Merge pull request #3757 from fbsolo-ms1/freshness-updates

prmerger-automator[bot] · web-flow · commit f4671ee72a4a · 2025-03-26T23:02:47.000Z
Update ms.date for this V1 document. See the relevant user story for more information about this update.
diff --git a/articles/machine-learning/v1/how-to-train-with-datasets.md b/articles/machine-learning/v1/how-to-train-with-datasets.md
@@ -8,7 +8,7 @@ ms.subservice: mldata
 ms.author: yogipandey
 author: ynpandey
 ms.reviewer: ssalgado
-ms.date: 10/21/2021
+ms.date: 03/26/2025
 ms.topic: how-to
 ms.custom: UpdateFrequency5, data4ml, sdkv1
 #Customer intent: As an experienced Python developer, I need to make my data available to my local or remote compute target to train my machine learning models.

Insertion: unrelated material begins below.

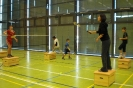 Badminton Training 2012_1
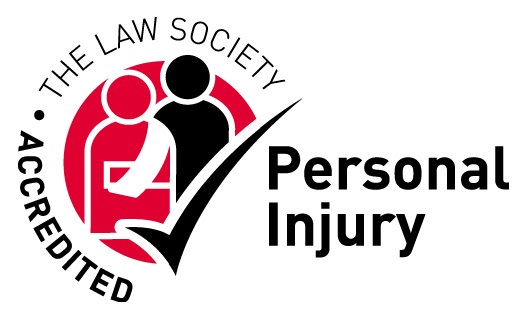 black and red Logo law society personal injury accredited expert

@@ -235,7 +235,7 @@ When you **mount** a dataset, you attach the files referenced by the dataset to
 When you **download** a dataset, all the files referenced by the dataset are downloaded to the compute target. Downloading is supported for all compute types. If your script processes all files referenced by the dataset, and your compute disk can fit your full dataset, downloading is recommended to avoid the overhead of streaming data from storage services. For multi-node downloads, see [how to avoid throttling](#troubleshooting).
 
 > [!NOTE]
-> The download path name should not be longer than 255 alpha-numeric characters for Windows OS. For Linux OS, the download path name should not be longer than 4,096 alpha-numeric characters. Also, for Linux OS the file name (which is the last segment of the download path `/path/to/file/{filename}`) should not be longer than 255 alpha-numeric characters.

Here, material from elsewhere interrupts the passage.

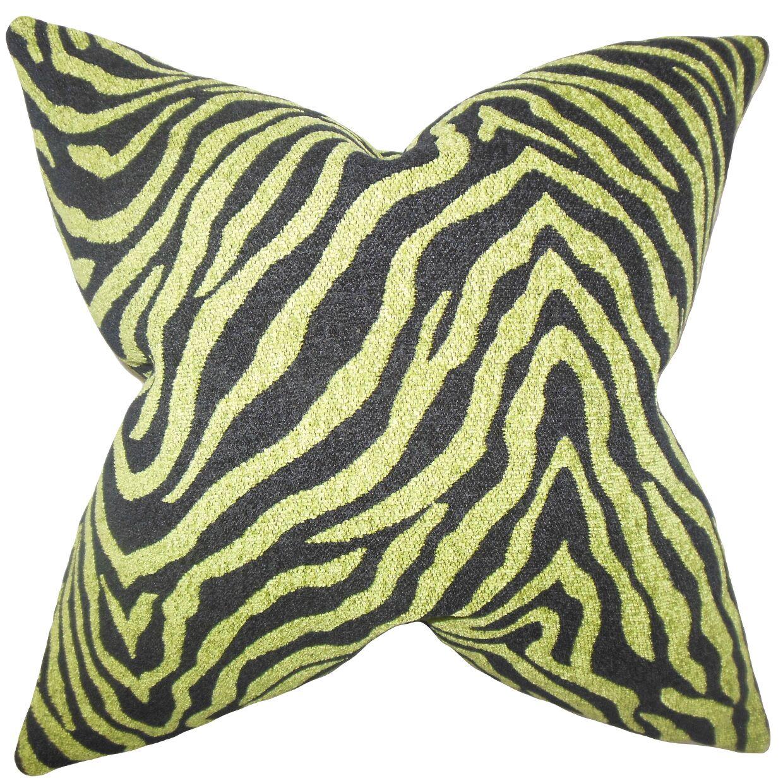 Delrick Zebra Floor Pillow Color: Green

+> The download path name shouldn't be longer than 255 alpha-numeric characters for Windows OS. For Linux OS, the download path name shouldn't be longer than 4,096 alpha-numeric characters. Also, for Linux OS the file name (which is the last segment of the download path `/path/to/file/{filename}`) shouldn't be longer than 255 alpha-numeric characters.
 
 The following code mounts `dataset` to the temp directory at `mounted_path`
 
@@ -255,7 +255,7 @@ print (mounted_path)
 
 ## Get datasets in machine learning scripts
 
-Registered datasets are accessible both locally and remotely on compute clusters like the Azure Machine Learning compute. To access your registered dataset across experiments, use the following code to access your workspace and get the dataset that was used in your previously submitted run. By default, the [`get_by_name()`](/python/api/azureml-core/azureml.core.dataset.dataset#get-by-name-workspace--name--version--latest--) method on the `Dataset` class returns the latest version of the dataset that's registered with the workspace.
+Registered datasets are accessible both locally and remotely on compute clusters like the Azure Machine Learning compute. To access your registered dataset across experiments, use the following code to access your workspace and get the dataset that was used in your previously submitted run. By default, the [`get_by_name()`](/python/api/azureml-core/azureml.core.dataset.dataset#get-by-name-workspace--name--version--latest--) method on the `Dataset` class returns the latest version of the dataset registered with the workspace.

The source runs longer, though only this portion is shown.